> Vorliegender Text:
# Corsair H100i + Corsair 350D



## raaffy (1. Juni 2014)

Hallo liebe PCGH Community,
erstmal ein Hallo an Alle da ich hier neu bin und vorher nur so auf der Seite gesurft bin.
ich hab zurzeit unruhige finger und bastel an meinem case rum.
Da ich mich hier schlau gelesen über die eine oder andere Moddingidee komm ich gleich zu meiner Frage.
Und zwar hab ich meine Front umgebaut da ich kein Laufwerk nutze um 3x leise 120mm lüfter in die Front zu basteln.
Generell suche ich 4x leise 120mm Gehäuselüfter und 2x 120mm lüfter für den Radiator der H100i.
Wichtig ist das ich die Blätter der Lüfter lackieren kann um mein Farbschema einzuhalten.
Ich hoffe ihr könnt mir ein bisschen bei stehen und mir meinen Sonntag evlt noch versüßen

Lg raaffy


----------



## ConCAD (1. Juni 2014)

Welches Farbschema hast du denn geplant? Evtl. gibts ja hierfür nen passenden Lüfter. Ansonsten wären empfehlenswerte Lüfter der Enermax TB Silence oder Noiseblocker BlacksilentPro.


----------



## raaffy (2. Juni 2014)

ConCAD schrieb:


> Welches Farbschema hast du denn geplant? Evtl. gibts ja hierfür nen passenden Lüfter. Ansonsten wären empfehlenswerte Lüfter der Enermax TB Silence oder Noiseblocker BlacksilentPro.

> Aufgaben:
A - Erkläre anhand des Forenthreads zur Corsair H100i, warum raaffy die Front seines Gehäuses umgebaut hat.
B - Schreibe den Forenthread zur Corsair H100i im Anschluss an das zuletzt wiedergegebene Zitat weiter.

> Datenteil:
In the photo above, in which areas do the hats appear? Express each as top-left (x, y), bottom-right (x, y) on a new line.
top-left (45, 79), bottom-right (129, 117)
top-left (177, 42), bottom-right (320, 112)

> Lösungen:
A - Da raaffy kein Laufwerk nutzt, hat er die Front umgebaut. So kann er dort drei leise 120-mm-Lüfter unterbringen.

B -
 
ich habe das Case in Rot/Schwarz lackiert und MoBo;Rams;PSU Cover sind auch in Rot/Schwarz gehalten.
bin wegen der lautstärke am überlegen ob ich net 3x 140mm in die Front verbaue...


----------



## ConCAD (2. Juni 2014)

Wenn du die Wahl zwischen 120mm und 140mm hast, würd ich schon definitiv zu 140er-Lüftern greifen. Die oben genannten Noiseblocker BlacksilentPro würden ja auch von der schwarzen Farbe her passen und diese Lüfter gibts auch in ner 140er-Variante.


----------



## raaffy (2. Juni 2014)

solang das case noch rumsteht kann ich frei wählen!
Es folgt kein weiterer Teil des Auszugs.